── Records supplied

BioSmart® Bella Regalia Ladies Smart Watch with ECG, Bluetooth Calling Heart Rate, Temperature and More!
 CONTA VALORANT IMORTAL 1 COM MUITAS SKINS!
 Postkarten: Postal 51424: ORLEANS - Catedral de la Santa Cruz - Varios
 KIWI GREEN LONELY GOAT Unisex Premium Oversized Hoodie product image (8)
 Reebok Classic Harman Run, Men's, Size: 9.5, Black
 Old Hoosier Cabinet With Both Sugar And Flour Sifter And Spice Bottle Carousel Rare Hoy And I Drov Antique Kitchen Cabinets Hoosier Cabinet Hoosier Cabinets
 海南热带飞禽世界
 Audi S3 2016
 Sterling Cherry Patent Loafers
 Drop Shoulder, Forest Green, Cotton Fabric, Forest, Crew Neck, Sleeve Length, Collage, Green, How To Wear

────

* **Aim of the exercise**: After reading the records above, transcribe them verbatim.

* **Completed exercise**:
BioSmart® Bella Regalia Ladies Smart Watch with ECG, Bluetooth Calling Heart Rate, Temperature and More!
 CONTA VALORANT IMORTAL 1 COM MUITAS SKINS!
 Postkarten: Postal 51424: ORLEANS - Catedral de la Santa Cruz - Varios
 KIWI GREEN LONELY GOAT Unisex Premium Oversized Hoodie product image (8)
 Reebok Classic Harman Run, Men's, Size: 9.5, Black
 Old Hoosier Cabinet With Both Sugar And Flour Sifter And Spice Bottle Carousel Rare Hoy And I Drov Antique Kitchen Cabinets Hoosier Cabinet Hoosier Cabinets
 海南热带飞禽世界
 Audi S3 2016
 Sterling Cherry Patent Loafers
 Drop Shoulder, Forest Green, Cotton Fabric, Forest, Crew Neck, Sleeve Length, Collage, Green, How To Wear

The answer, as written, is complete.